I agree with @richgalloway response here for this particular example. However if you want a more generalize approach to parsing out a table being ingested in Splunk with this format in _raw (capable of accounting for different headers and not having to build out a regex for each time) you may want to try the SPL below. <base_search>
``` Doing this before an mvexpand occurring later in the search pipeline can help attribute the expanded data back to it's orginal event (if needed) ```
| streamstats
count as event_count
``` Extract Info from table title (this is the one line that would need to be adjusted for each unique table depending on title format and data you would want extracted from it ```
| rex field=_raw "Disk\s+Utilization\s+for\s+(?<Server>[^\s]+)\s+in\s+(?<Region>[^\s]+)\s+(?<Environment>[^\s]+)\s+\-(?<Server_IP>[^\s]+)"

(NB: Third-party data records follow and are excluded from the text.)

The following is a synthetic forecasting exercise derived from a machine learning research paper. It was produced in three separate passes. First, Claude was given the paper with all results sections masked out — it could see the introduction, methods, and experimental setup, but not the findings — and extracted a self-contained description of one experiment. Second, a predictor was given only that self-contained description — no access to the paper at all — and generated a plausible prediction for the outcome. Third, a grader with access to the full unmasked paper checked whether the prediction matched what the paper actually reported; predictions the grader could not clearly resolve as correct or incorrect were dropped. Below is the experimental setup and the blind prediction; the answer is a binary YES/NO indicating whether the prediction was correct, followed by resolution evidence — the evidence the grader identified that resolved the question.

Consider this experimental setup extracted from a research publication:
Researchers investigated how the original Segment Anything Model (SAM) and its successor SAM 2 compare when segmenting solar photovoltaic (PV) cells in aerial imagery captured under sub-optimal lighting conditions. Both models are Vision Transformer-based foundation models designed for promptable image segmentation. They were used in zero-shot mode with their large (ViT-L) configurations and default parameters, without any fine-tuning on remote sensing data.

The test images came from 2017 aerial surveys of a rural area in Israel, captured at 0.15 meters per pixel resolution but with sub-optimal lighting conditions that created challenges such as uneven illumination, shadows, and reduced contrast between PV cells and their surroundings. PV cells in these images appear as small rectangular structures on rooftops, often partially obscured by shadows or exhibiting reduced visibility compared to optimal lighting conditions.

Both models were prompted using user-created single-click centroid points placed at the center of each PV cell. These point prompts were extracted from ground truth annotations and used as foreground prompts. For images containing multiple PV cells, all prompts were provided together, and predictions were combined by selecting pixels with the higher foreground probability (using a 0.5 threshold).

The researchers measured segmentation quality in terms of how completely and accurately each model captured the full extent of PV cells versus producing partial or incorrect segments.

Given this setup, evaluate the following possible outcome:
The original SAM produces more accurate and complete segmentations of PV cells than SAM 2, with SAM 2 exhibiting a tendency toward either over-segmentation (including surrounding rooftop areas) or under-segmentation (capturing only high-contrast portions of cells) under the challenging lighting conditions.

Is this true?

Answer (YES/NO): NO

``` Parse individual rows from the table as a multivalued field ```
| spath input=_raw path=table.tr output=data
| fields - _raw
``` mvexpand each row to it's own event ```
| mvexpand data
``` replace tags with standardized breakers for parsing ```
| eval
item_data=replace(replace(replace(replace('data', "\<\/t(?:h|d)\>\<t(?:h|d)[^\>]*\>", "<BREAK>"), "^\<t(?:h|d)[^\>]*\>", "<START>"), "\<\/t(?:h|d)\>", "<END>"), "(\<START\>|\<BREAK\>)(\<BREAK\>|\<END\>)", "\1#NULL#\2")

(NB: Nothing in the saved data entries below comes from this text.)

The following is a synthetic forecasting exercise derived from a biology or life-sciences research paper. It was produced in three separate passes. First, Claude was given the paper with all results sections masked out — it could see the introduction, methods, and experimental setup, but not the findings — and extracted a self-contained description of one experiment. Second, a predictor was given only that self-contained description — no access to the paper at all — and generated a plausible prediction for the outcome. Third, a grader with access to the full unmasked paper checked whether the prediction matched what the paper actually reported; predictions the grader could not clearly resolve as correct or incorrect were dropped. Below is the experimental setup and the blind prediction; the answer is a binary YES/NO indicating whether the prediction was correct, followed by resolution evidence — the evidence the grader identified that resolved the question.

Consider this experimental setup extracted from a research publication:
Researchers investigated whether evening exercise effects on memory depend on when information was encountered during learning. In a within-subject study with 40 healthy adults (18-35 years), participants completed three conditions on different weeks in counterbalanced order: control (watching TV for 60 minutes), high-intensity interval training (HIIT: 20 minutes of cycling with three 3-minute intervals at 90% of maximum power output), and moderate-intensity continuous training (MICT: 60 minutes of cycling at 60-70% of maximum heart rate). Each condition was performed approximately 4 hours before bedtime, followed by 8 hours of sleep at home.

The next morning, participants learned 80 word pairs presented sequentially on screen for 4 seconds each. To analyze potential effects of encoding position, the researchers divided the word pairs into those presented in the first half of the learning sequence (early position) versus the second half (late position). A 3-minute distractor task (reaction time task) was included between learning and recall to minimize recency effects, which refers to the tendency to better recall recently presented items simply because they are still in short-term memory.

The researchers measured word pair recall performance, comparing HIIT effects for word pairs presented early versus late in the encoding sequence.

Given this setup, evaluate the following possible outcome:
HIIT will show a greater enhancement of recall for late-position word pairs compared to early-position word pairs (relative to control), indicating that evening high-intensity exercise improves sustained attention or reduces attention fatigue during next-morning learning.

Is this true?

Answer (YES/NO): NO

``` set a row count for each table ```
| streamstats
count as row_number
by event_count
``` assign row type depending on the row number (assumes that the table has a header) ```
| eval
row_number='row_number'-1,
row_type=if(
'row_number'==0,
"header",
"data"
),
``` remove start and end tags ```
data_mv=split(replace(replace(item_data, "\<START\>", ""), "\<END\>", ""), "<BREAK>"),
``` trim of any leading or tailing spaces from each entry in the table ```
data_mv=case(
mvcount(data_mv)==1, trim(data_mv, " "),
mvcount(data_mv)>1, mvmap(data_mv, trim(data_mv, " "))
)
| fields - data, item_data
``` pull header fieldnames into each row of the table to stitch it all together ```
| eventstats
list(eval(case('row_type'=="header", 'data_mv'))) as header
by event_count
``` mvzip to attribute each table entry to the header field (we will loop through this field to build the table further down the search pipeline) ```
| eval
data_mv_zip=mvzip(header, data_mv, "<DELIM>")

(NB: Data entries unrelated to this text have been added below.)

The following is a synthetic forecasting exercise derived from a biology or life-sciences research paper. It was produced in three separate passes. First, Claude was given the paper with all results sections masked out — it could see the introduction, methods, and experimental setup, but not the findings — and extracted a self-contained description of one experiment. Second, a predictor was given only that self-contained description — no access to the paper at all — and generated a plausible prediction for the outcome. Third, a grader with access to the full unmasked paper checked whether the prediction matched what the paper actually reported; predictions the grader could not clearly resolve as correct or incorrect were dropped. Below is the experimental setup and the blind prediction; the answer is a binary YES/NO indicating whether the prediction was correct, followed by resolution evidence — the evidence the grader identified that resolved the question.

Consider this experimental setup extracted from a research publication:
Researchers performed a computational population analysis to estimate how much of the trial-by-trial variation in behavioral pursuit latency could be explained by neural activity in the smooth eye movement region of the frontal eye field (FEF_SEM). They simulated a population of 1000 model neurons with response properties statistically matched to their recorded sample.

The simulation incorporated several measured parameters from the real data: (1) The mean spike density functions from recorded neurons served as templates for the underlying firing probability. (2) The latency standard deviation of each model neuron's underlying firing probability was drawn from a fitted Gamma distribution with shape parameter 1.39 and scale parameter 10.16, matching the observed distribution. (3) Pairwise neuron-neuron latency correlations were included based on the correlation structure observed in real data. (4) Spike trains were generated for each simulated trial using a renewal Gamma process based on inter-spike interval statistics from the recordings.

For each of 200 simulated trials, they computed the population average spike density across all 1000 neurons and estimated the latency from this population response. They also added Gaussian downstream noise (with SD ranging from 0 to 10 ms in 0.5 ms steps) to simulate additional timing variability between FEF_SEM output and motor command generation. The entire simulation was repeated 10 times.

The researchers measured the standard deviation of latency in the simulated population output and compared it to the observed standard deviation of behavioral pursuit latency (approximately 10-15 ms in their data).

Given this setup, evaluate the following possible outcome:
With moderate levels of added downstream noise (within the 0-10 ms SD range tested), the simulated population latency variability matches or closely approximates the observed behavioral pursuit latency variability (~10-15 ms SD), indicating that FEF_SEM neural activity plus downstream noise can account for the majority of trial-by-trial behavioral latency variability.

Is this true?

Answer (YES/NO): YES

| fields - header, data_mv
``` we no longer need the row that only holds the header info now that it has been pulled into each data entry row of the table ```
| where NOT 'row_type'=="header"
``` initialize json object that will hold KV pairs of header_fieldname/row_entry ```
| eval
table_json=json_object()
``` loop through the MV field and build the json_object containing all KV assignments ```
| foreach mode=multivalue data_mv_zip
[
| eval
key=mvindex(split('<<ITEM>>', "<DELIM>"), 0),
value=mvindex(split('<<ITEM>>', "<DELIM>"), 1),
table_json=json_set(table_json, 'key', 'value')
]
| fields - key, value, row_type, data_mv_zip
``` spath the json_object just built ```
| spath input=table_json
``` remove the json_object now that we dont need it ```
| fields - table_json
``` list out data in the order that you want it displayed ```
| table _time, event_count, Server, Region, Environment, Server_IP, "Filesystem", "Type", "Blocks", "Used %", "Available %", "Usage %", "Mounted on"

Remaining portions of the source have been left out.